The study protocol consisted of 4 milestones: (1) screener, (2) baseline visit, (3) 1-month follow-up, and (4) 3-month follow-up (Figure 1). In the screener, flyers, online advertisements, and referrals were used to recruit potential participants. Further screening took place over the phone or through an web-based survey. Criteria such as age, sexual orientation, substance use, online dating, and social media activity were used to determine each participant's eligibility for the study.

Figure 1. Different phases of the study protocol and data collection.
View this figure

Qualified participants were invited to an initial clinical visit to review the study in detail, ask for informed consent, and answer any of their remaining questions. Afterward, a series of lab tests were conducted to determine their substance use and the presence of sexually transmitted diseases. Site testing was conducted for Chlamydia trachomatis and Neisseria gonorrhoeae with pharyngeal, urethral, and anal swabs. Further tests included a rapid plasma reagin blood test for syphilis, a rapid oral test for HIV, and a urine drug screen. Additionally, a survey was completed by the participants which asked a series of questions regarding demographic characteristics, sexual risk behavior, illicit substance use, and online behavior. Finally, participants provided their log-in credentials for a set of social media sites on which they had been. The user credentials were registered in a custom data collection platform for each website and the participants authorized the data collection system to pull their daily online activity. We collected participant social media data for up to 3 months after onboarding. We found this to be a reasonable duration considering the need to follow participants long enough to observe any changes in social media use and behaviors over time that can be measured by follow-up surveys and their biomarkers.

The system began collecting participants' daily social media activity immediately after the baseline visit. One month into the study, they were scheduled to revisit the clinic and redo lab tests and surveys. A final follow-up was set for 3 months after the baseline visit to recollect lab and survey data in addition to conducting required off-boarding procedures, including the discontinuation of participant data collection.

This study protocol was approved by the University of California, Los Angeles institutional review board (IRB 17-000408). Informed consent was obtained from all individual participants included in the study. Each participant was provided with up to US $150 in cash incentives based on their participation. Certain medical conditions identified within this study were also reported to appropriate agencies as required by federal and state laws. Proper consultation and referrals were provided to each participant before and after reporting each screening test.

System Architecture

Data from Facebook and Twitter was automatically collected through official application programming interfaces (API). The APIs were used to query the content (eg, messages, posts) generated by each participant; however, it is important to note that Facebook changed its API policy during the study. Standard permission requests could no longer be used to access user data. To mitigate this issue and re-enable the permission to read user content, the participants enrolled as testers of a custom Facebook app developed during the study.

> **Data supplied**
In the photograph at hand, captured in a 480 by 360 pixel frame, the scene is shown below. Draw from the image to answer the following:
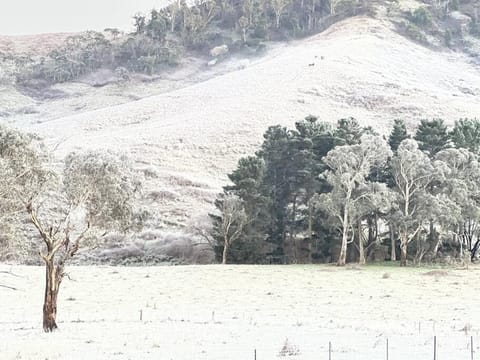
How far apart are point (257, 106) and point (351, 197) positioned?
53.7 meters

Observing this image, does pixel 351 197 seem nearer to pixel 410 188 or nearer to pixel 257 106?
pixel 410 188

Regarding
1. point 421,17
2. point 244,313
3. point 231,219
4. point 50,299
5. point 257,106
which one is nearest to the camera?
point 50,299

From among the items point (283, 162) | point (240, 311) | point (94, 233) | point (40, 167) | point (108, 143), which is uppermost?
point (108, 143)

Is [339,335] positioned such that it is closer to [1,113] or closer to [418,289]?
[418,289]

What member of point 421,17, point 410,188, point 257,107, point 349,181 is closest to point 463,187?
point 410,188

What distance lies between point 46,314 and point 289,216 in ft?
* * *
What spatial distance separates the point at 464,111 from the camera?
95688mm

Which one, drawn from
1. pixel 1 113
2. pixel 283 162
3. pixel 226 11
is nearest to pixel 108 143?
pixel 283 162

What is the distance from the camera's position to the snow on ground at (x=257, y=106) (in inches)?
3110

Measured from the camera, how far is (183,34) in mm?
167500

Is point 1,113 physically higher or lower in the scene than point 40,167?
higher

> **Things to do**
1: In the study protocol passage, how long was participants' social media data collected after onboarding?
2: For each statement, say whether it agrees with the study protocol passage. Answer yes or no, and quote the words from the passage that decide it.
(a) Each participant could get up to US $150 in cash for taking part.
(b) The rapid HIV test used a blood sample.
(c) Twitter data was gathered by hand.
3: Carry the study protocol passage forward from its last sentence.

> **Responses by task**
1: Up to 3 months.

2:
(a) Yes: "Each participant was provided with up to US $150 in cash incentives based on their participation."
(b) No: "a rapid oral test for HIV"
(c) No: "Data from Facebook and Twitter was automatically collected through official application programming interfaces (API)."

3:
In addition to these major social media platforms, we collected similar data fields for men who have sex with men–specific social networks. The software implementation slightly differed from that of Facebook and Twitter in that a unique web scraper was built to collect data. Due to the study's privacy protocol, the name of each site was omitted. The websites, labeled Website A and Website B, are one of the most established websites in the men who have sex with men community, with over 10 million users overall. Qualitative interviews and input from a community advisory board further informed the decision to include these websites. Each scraper used a combination of browsing automation tools and web parsers to mimic a user going online and accessing their profile. URL requests were made using Selenium, a browsing tool that can conduct automatic authentication, search, and navigate each site of interest [34]. Participants explicitly provided consent and their usernames and passwords per institutional review board protocol approvals. These credentials were used by Selenium to automate logging into a website and navigating to pages where the system was able to collect profiles and messages between users. The data were extracted from each website of interest using the BeautifulSoup Python Package and later saved to the database [35]. Figure 2 provides a visualization of the study's overall database schema. MySQL, a free and open-source database server, was used to store and query user messages and metadata including usernames and respective access tokens from each website. To maintain high data-quality, a hashing of the data and timestamp was created within the database to prevent duplication.

Figure 2. A visualization of the database schema used in this study. MSM: men who have sex with men.
View this figure

We validated that the system collected participant messages consistently and reliably by maintaining a group of test users. Before and throughout the study, various mixed-media data were sent across these platforms to make sure all types of generated data were correctly collected and accurately represented. The data consisted of text, videos, and emojis.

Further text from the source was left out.